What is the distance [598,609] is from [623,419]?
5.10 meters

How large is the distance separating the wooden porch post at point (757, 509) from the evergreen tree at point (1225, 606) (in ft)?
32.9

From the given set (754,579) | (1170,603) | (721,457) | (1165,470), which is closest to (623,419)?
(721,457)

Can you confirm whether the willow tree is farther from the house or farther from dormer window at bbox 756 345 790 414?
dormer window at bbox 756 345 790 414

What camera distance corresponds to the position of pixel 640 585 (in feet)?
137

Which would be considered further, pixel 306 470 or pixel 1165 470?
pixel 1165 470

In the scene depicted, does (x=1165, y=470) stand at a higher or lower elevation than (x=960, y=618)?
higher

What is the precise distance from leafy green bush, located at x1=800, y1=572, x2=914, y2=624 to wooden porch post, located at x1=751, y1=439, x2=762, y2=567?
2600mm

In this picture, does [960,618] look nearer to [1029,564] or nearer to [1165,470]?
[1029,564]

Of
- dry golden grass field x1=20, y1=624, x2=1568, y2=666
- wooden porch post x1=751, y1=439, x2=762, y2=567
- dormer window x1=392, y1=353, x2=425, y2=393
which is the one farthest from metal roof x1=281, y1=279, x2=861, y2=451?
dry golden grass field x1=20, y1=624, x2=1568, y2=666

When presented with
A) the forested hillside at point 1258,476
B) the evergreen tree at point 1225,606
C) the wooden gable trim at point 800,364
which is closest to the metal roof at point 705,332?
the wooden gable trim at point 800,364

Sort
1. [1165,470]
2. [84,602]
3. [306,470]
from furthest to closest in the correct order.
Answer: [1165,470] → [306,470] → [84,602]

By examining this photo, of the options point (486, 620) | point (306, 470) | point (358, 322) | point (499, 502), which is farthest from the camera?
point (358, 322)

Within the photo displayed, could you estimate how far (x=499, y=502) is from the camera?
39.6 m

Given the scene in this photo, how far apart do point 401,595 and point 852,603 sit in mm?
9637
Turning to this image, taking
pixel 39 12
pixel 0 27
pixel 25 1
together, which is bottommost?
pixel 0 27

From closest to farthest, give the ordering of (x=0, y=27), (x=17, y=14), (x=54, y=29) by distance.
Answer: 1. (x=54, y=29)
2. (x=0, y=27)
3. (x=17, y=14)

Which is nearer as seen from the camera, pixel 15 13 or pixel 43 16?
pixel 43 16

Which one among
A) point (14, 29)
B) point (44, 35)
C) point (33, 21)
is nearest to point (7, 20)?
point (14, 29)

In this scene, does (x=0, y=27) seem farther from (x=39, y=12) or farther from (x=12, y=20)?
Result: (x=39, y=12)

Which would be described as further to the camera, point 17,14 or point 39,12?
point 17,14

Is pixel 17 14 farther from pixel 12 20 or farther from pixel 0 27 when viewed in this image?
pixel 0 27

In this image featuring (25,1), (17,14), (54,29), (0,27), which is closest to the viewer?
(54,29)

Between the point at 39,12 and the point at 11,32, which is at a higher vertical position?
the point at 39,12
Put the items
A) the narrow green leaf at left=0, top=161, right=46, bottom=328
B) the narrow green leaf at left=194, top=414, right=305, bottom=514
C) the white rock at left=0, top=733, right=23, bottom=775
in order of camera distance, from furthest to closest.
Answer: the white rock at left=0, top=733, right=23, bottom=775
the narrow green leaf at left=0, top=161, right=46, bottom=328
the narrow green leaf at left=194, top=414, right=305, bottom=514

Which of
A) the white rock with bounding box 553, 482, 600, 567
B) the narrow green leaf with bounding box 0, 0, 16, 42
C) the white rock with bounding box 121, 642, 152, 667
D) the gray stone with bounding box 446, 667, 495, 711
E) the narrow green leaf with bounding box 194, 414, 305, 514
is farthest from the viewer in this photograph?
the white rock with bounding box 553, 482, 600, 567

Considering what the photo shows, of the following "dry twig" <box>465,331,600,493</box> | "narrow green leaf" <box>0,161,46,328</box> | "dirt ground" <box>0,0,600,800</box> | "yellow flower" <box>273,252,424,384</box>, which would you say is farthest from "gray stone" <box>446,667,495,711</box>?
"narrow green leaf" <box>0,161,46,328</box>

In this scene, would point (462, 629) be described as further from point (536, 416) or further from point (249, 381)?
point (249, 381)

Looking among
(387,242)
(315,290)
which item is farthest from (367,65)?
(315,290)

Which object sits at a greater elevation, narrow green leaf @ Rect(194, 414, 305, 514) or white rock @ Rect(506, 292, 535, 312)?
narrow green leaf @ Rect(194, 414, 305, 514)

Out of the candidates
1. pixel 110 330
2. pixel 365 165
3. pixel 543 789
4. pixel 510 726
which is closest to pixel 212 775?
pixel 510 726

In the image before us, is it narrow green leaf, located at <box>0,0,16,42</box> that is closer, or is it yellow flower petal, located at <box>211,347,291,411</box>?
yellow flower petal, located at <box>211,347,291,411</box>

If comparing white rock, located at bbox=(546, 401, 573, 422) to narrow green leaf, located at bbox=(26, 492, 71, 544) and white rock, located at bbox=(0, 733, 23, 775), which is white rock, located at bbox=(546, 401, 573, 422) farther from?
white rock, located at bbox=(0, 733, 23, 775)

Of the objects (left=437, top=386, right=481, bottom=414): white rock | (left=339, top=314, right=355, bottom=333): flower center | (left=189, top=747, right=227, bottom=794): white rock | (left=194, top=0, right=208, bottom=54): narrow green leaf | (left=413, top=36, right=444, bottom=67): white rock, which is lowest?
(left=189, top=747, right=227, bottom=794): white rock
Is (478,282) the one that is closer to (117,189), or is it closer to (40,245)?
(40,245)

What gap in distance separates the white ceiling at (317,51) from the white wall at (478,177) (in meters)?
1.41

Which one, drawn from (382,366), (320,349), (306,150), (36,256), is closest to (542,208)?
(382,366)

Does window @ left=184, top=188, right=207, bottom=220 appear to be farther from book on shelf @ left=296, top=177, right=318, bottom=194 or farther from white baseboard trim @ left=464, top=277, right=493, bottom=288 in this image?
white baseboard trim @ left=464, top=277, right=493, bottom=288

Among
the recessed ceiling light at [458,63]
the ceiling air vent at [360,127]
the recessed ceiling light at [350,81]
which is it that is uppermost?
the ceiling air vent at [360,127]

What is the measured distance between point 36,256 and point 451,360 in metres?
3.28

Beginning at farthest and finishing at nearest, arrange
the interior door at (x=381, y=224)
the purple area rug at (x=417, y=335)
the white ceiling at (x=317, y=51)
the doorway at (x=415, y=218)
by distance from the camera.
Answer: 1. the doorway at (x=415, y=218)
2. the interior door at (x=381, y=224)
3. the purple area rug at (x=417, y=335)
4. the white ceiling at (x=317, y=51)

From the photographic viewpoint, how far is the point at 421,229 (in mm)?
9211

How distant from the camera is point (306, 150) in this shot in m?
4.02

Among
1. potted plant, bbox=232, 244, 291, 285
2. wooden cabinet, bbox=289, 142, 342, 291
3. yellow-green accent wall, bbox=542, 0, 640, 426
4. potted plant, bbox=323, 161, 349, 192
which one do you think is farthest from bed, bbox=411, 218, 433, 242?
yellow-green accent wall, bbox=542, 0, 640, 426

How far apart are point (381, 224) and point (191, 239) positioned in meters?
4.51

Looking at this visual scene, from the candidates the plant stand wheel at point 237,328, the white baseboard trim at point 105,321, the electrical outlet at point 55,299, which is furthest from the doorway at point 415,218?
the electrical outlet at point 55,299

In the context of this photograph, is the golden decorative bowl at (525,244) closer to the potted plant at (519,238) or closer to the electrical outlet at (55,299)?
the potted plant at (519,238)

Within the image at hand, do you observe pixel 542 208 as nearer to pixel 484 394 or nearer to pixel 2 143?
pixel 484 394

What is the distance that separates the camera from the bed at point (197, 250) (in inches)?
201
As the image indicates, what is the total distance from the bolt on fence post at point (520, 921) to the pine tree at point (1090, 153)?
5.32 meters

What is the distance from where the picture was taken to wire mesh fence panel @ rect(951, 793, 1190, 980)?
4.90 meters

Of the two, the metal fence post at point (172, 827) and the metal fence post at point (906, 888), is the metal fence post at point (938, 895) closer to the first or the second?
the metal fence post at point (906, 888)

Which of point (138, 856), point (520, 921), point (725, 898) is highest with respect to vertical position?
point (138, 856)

——

[STATED TASK] Reproduce the records verbatim, starting with the line that contains "Within the photo" and stopping after the line that contains "Result: (x=39, y=12)", with both of those lines included.

[RESPONSE TO THE EXERCISE]
Within the photo displayed, could you estimate how far (x=499, y=502) is from the camera?
39.6 m

Given the scene in this photo, how far apart do point 401,595 and point 852,603 sit in mm?
9637
Turning to this image, taking
pixel 39 12
pixel 0 27
pixel 25 1
together, which is bottommost?
pixel 0 27

From closest to farthest, give the ordering of (x=0, y=27), (x=17, y=14), (x=54, y=29) by distance.
Answer: 1. (x=54, y=29)
2. (x=0, y=27)
3. (x=17, y=14)

Which is nearer as seen from the camera, pixel 15 13 or pixel 43 16?
pixel 43 16

Which one among
A) point (14, 29)
B) point (44, 35)
C) point (33, 21)
is nearest to point (7, 20)?
point (14, 29)

In this scene, does (x=0, y=27) seem farther from (x=39, y=12) or farther from (x=12, y=20)?
Result: (x=39, y=12)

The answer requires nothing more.